**WHAT IS NEEDED:** Here is a block of entries. Write out its lines exactly, from the first through the one containing "standing: 0%".

**DATA TO USE:**
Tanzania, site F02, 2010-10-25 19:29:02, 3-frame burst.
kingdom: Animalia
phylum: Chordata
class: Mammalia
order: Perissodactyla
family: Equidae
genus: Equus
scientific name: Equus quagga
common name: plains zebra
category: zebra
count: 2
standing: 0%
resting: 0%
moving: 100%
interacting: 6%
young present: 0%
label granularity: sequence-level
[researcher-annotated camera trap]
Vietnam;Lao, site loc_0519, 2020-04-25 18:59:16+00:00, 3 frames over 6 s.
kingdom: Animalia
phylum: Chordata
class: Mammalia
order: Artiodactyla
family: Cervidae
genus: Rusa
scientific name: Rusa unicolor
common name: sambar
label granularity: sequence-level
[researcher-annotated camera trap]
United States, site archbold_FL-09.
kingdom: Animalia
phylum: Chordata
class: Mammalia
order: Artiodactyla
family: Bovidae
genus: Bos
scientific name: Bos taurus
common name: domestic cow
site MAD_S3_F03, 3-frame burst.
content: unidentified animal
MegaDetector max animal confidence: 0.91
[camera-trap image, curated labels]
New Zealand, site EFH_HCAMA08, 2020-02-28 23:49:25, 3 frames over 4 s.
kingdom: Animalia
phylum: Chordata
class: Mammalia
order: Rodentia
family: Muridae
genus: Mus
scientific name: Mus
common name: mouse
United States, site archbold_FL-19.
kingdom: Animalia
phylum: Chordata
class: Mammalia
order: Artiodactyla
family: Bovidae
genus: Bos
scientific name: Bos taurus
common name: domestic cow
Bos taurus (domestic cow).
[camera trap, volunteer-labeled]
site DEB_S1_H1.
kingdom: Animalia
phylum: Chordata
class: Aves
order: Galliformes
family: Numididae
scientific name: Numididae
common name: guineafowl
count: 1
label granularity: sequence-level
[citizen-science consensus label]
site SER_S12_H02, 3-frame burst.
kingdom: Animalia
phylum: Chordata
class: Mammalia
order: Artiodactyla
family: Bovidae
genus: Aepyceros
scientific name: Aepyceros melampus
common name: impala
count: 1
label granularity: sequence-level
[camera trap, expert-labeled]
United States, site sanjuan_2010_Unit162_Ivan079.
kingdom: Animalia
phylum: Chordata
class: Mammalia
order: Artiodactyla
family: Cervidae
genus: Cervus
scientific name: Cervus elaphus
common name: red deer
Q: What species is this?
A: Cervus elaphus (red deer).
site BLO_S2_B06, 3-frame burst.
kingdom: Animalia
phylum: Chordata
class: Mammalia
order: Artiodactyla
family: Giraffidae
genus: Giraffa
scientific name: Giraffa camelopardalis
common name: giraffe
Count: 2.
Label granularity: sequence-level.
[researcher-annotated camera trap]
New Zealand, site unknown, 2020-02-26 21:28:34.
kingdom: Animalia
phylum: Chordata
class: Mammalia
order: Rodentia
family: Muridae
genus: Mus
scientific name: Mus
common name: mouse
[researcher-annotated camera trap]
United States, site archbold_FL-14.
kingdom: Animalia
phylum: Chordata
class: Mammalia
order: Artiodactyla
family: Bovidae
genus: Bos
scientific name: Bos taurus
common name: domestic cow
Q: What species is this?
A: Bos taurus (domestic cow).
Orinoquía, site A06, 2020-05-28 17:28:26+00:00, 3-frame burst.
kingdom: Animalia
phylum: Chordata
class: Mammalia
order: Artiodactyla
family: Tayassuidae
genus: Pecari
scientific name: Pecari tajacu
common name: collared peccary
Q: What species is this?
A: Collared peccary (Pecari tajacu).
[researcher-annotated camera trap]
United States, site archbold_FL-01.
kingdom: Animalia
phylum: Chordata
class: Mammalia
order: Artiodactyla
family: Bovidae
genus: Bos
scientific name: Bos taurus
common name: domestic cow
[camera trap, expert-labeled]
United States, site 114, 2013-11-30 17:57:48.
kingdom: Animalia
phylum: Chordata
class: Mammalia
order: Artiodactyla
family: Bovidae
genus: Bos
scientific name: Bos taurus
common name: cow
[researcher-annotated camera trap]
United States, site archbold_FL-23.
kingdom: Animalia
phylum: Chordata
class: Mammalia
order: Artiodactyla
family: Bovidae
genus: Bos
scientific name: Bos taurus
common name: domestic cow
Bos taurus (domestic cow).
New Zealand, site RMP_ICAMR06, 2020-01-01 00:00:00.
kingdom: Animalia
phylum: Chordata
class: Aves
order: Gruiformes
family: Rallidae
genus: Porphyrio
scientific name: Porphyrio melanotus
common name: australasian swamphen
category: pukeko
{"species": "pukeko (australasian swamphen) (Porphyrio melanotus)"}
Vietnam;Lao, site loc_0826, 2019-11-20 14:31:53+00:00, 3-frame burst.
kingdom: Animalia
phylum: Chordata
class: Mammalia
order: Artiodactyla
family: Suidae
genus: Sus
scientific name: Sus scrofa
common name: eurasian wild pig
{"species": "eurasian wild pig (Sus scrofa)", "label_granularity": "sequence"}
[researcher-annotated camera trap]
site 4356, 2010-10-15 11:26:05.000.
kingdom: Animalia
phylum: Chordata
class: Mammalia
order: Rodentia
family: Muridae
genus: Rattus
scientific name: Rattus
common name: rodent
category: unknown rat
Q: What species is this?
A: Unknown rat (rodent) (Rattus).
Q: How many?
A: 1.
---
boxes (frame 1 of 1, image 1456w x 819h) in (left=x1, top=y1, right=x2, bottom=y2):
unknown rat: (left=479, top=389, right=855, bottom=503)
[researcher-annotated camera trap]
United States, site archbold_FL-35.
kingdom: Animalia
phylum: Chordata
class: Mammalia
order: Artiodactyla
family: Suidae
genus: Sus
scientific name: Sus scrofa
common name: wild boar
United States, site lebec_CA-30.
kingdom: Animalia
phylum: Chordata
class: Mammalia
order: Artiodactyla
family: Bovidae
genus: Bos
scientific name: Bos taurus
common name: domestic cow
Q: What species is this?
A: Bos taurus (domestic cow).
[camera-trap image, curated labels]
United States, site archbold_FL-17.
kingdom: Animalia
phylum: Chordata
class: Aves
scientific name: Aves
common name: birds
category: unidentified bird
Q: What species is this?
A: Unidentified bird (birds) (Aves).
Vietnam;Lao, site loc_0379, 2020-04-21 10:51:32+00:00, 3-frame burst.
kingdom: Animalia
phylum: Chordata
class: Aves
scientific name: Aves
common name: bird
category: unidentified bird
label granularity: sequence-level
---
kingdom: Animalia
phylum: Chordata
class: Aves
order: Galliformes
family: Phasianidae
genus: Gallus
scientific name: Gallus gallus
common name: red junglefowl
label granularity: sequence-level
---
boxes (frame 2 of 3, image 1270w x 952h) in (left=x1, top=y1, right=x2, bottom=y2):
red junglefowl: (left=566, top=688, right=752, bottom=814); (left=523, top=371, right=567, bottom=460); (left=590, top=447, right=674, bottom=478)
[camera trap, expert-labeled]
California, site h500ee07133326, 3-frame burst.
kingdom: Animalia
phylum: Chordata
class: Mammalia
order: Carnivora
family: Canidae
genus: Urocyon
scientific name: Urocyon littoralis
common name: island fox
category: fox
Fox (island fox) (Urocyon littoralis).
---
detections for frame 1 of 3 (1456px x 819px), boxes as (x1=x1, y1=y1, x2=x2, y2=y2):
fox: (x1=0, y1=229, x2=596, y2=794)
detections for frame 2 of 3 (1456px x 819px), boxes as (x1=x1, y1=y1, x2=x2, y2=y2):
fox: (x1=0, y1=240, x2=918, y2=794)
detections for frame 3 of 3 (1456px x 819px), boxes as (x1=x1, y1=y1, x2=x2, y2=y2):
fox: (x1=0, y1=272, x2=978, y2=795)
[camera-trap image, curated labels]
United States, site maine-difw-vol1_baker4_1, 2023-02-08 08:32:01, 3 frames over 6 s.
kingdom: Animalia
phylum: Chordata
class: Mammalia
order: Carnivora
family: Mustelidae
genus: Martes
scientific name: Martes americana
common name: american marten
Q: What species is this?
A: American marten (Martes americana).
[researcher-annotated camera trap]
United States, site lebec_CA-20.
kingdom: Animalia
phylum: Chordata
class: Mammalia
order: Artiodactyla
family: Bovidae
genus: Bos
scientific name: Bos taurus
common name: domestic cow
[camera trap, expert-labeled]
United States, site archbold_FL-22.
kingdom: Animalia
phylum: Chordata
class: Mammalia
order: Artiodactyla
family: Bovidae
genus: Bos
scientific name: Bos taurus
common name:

**OUTPUT OF THE EXERCISE:**
Tanzania, site F02, 2010-10-25 19:29:02, 3-frame burst.
kingdom: Animalia
phylum: Chordata
class: Mammalia
order: Perissodactyla
family: Equidae
genus: Equus
scientific name: Equus quagga
common name: plains zebra
category: zebra
count: 2
standing: 0%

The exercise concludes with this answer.